Last year I had planned to get a companion pigeon/dove but was unable to at the time. Now that I am able to, I've been doing my research (binge reading).

So I'm planning to have her cage in my room as it's the safest (and quietest) place in the home that still gets sunlight. I have a large basement that would be perfect for exercise (I wouldn't leave her cage down there because it is rather chilly all year round and only gets sunlight through a small window. The concern is really the main floor is hazard central (small kitchen with a stove and a fridge that she could get stuck by, ceiling fan, a large sliding glass door, paintings and other high/inaccessible perches/platforms, etc. And three ways to escape all in a small amount of space (condominium)).

What is a good way to transport a new pigeon that might not trust me yet or should I keep her cage down there? 

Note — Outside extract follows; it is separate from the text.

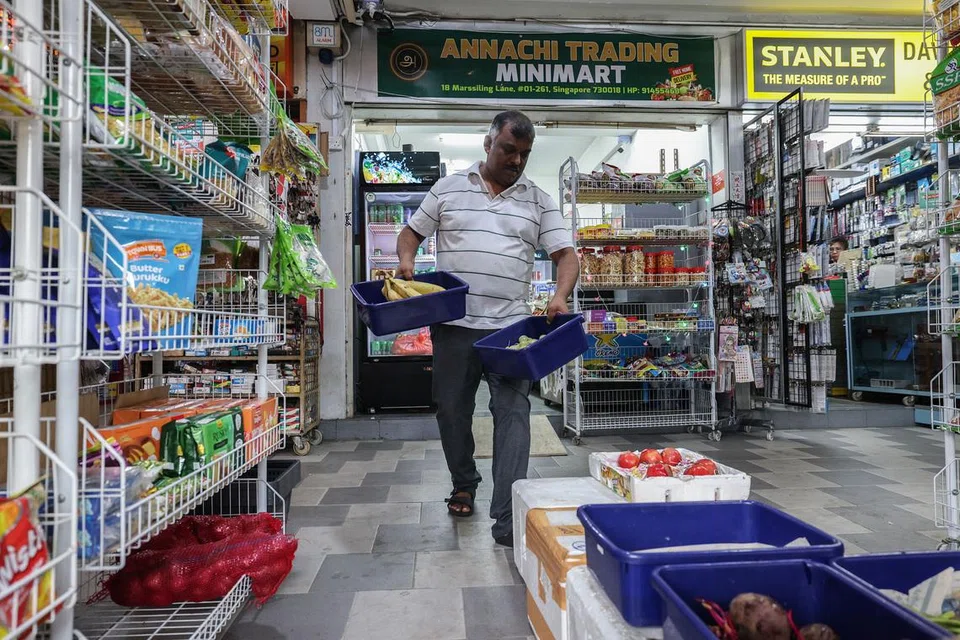 Mr Ananth Krishnan, who opened Annachi Minimart in Marsiling six months ago.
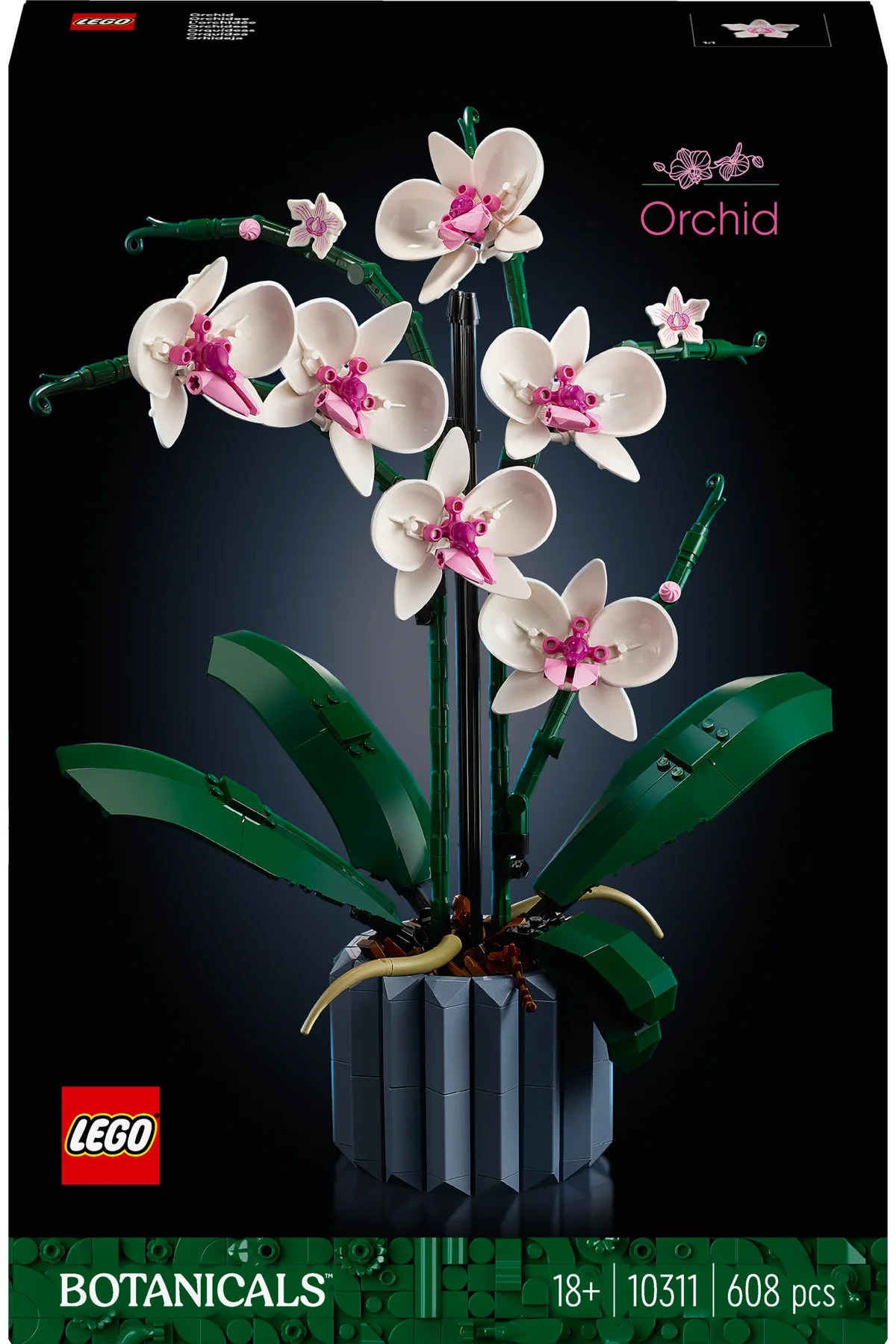 LEGO-® Botanicals Orchid Artificial Plant 10311 Building Set for Adults ( 608 Pieces ) 4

I'm debating wing clipping, but if there is a better way that is less traumatic and gentler I'm open to it. As far as I've heard a flight suit is a bit "advanced" and some don't care for it.

Is it possible to hazard train a pigeon, in the future I would like to expand her freedom beyond the cage after I've gained her trust and potty trained her.

So I'm excited but also nervous, as this is my first pet outside of fish in a long time 

On another note, can anyone recommend a good cage online? I know they need a fair bit of space. I was going to ask my mother if she still had a dog kennel (used to have large dogs). but I'm not sure the bar spacing would be suitable or if any residual smell would set her off. The local pet stores don't really have a good variety of bird cages, mostly for parakeets and finches, and most are taller than they are wide. 

Lastly, what kind of diet should a pigeon or dove that is a companion rather than a show or sport pigeon? I've found a couple articles about diet but I don't want to go overboard with certain nutrients if that would harm her.


----------



## spirit wings (Mar 29, 2008)

Im not sure about the potty training, some pigeons will withhold in certain spots they hang out in, like a nest box but I only have a few what I call "clean" pigeons that don't poop in their nest box as much as others, they usually go when they do at the moment, Im not sure they even think of it at some points because it would be like 20 plus times a day. 

pigeons eat pigeon grains and the food can be found or orderd from a feed store. you would have to seperate it in smaller zip locks to keep it fresh.


----------